8度目の人生、嫌われていたはずの王太子殿下の溺愛ルートにはまりました~お飾り側妃なのでどうぞお構いなく~

(今度こそ死にたくないわね……)

 フィオナは真顔になって考えた。政略結婚を回避しようとすると、必ずオズボーン王国から攻められるのだから、政略結婚自体は受けるべきだろう。
 問題はその後だ。夫となるオスニエル、のちに正妃となるジェマ・リプトン侯爵令嬢。このふたりとうまくやらないと、殺されてしまう。

(オスニエル様は、そもそも私に興味がないのよね。そしてジェマ様は正妃として私が憎らしい……)

 どうせ愛されないのだから、愛を求めるのは止めよう。
 愛されようと頑張ったときも失敗に終わったし、その分だけジェマ様に憎まれた。

(とりあえず、後宮で静かに目立たず暮らしていよう。なにか趣味を持てば、退屈することもないだろうし)

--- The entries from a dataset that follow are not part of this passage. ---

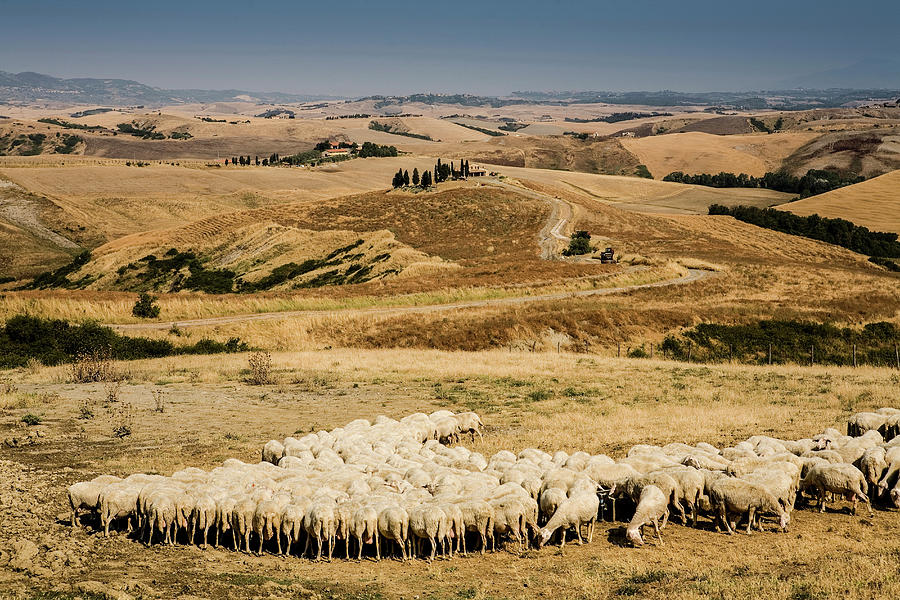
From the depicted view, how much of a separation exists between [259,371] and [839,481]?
27.0 metres

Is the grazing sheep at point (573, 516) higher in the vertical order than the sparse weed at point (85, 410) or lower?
higher

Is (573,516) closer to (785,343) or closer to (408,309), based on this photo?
(785,343)

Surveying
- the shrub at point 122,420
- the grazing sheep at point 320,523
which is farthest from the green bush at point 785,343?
the grazing sheep at point 320,523

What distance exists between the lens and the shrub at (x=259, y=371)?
36312mm

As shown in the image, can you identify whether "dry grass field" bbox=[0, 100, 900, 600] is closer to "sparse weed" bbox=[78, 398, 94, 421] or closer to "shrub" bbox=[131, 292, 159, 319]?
"sparse weed" bbox=[78, 398, 94, 421]

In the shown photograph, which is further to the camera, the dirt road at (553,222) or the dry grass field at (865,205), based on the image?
the dry grass field at (865,205)

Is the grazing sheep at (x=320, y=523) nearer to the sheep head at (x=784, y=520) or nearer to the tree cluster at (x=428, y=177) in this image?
the sheep head at (x=784, y=520)

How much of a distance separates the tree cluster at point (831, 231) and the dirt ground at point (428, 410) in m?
101

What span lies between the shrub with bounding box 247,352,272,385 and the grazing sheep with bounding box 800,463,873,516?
2580cm

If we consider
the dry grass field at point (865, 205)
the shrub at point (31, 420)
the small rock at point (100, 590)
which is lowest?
the shrub at point (31, 420)

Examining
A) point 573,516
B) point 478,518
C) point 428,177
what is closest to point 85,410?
point 478,518

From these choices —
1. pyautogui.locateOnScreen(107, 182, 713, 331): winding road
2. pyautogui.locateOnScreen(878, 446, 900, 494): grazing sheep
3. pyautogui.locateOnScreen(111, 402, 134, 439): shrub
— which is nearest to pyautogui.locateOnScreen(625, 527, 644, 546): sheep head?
pyautogui.locateOnScreen(878, 446, 900, 494): grazing sheep

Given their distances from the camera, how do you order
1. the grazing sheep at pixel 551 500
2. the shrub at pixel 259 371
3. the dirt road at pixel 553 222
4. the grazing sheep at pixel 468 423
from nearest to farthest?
the grazing sheep at pixel 551 500 → the grazing sheep at pixel 468 423 → the shrub at pixel 259 371 → the dirt road at pixel 553 222

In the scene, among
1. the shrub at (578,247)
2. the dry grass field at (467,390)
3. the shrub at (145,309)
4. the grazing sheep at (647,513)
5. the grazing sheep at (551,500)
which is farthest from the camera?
the shrub at (578,247)
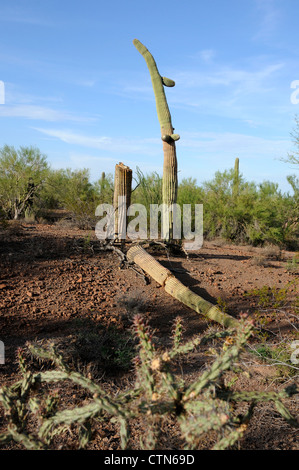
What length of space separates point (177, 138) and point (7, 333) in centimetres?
542

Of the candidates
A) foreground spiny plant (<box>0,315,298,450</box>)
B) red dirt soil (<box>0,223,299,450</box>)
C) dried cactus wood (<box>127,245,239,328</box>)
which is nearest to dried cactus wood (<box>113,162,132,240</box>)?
dried cactus wood (<box>127,245,239,328</box>)

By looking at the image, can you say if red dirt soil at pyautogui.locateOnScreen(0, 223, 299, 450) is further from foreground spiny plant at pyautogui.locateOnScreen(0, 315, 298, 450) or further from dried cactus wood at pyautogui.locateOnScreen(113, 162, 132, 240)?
foreground spiny plant at pyautogui.locateOnScreen(0, 315, 298, 450)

 それから、ローランドとトラヴィスもだ。ふたりを護衛騎士として連れて行ったときも、不貞を疑われて、ろくなことにはならなかった。あのふたりは絶対置いていかなければ。
 どうせ夫はブライト王国を属国扱いにするためだけにフィオナを娶るのだ。最初の人生でも、一度も閨を訪れることはなかったではないか。

(それなのに、愛されようとしてるからいけないのよ。正妃にいちいち嫉妬しているから、面倒なことになったんだわ。人質だと割り切って、彼の目に付かないように生きればいいのよ)

「ワフ」

 ドルフがあくびをする。
 誰かを愛そうとしても、愛を返して欲しいと願ってもうまくいかなかった。だったらもう、恋愛はいい。自分らしく楽しくいられることだけを望んで生きていこう。
 そのためには、自身が楽しめるものを探さなくては。